Les musiciens de la deuxième génération n’étaient pas en reste, Grand Kalle s’y est livré à travers les chansons Nalingi makambo te et Zala ata juste.
Dans Mayele mabe, Masta Zamba fustige la prodigalité de son patron Grand Kallé et paradoxalement c’est le même Kalle qui est au chant dans ladite chanson. « Okakinisi kaka yo moko mobali, oliaka biso mbongo » (Tu penses que tu es le seul homme qui a besoin de sous pour s’en accaparer).
Mais celui qui s’est le plus illustré est Franco à travers des titres comme Ngala ya ba petits mbongo esili, César aboya ye, Bangaka basi ya bato, appartement, Bisemasema, Louise aboyi frigo, Nani apedelaki, Polo, Trouble trouble, Où est le sérieux ?, motindo na yo, Tailleur, Mario, etc.
Les plus anecdotiques sont les chansons Faux millionnaire de Kwamy et Chicotte et Course au pouvoir de Franco où les deux amis se règlent des comptes. Kwamy qualifie Franco de faux millionnaire dont les comptes n’ont pas de provisions et Franco, à son tour, l’accuse d’ingrat et lui demande de venir récupérer ce qu’il lui doit. La dispute est due à la vente des instruments de musique qu’un mécène avait remis à l’orchestre Ok Jazz et que Franco avait vendus sans rien remettre à Kwamy. Quittant l’Ok Jazz pour le camp des adversaires, African Fiesta de Nico et Rochereau, Kwamy sort la chanson Faux millionnaire, s’en prenant violemment à Franco et la réplique ne se fera pas attendre à travers deux chansons Chicotte et Course au pouvoir.
Rochereau s’est également livré à ce genre musical avec les chansons Makila eyina nzoto, Likala ya moto, etc.

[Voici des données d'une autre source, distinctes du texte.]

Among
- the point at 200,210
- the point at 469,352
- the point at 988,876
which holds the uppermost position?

D’autres l’ont aussi fait comme Johnny Bokelo : ndeko na nga okebaka, Vicky Longomba : boya Vicky okende poto, Nico : Keba, Mujos : jalousie ya nini na nga, etc.

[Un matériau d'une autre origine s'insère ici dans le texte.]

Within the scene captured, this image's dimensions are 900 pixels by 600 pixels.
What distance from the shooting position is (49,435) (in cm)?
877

Pour ainsi dire, la diatribe est un genre prisé par beaucoup de musiciens pour fustiger certains faits de société ou s’attaquer par procuration à d’autres personnes. Puisant plus d’inspiration dans les rapports amoureux comme les déboires, l’infidélité, la jalousie, la séparation, la prostitution, elle s’est étendue sur presque tous les aspects de la vie en société comme le vol, la prodigalité, l’avarice, le mensonge, le colportage, le manque des manières et du respect, les rapports familiaux, le pouvoir, l’héritage, la concurrence déloyale, etc.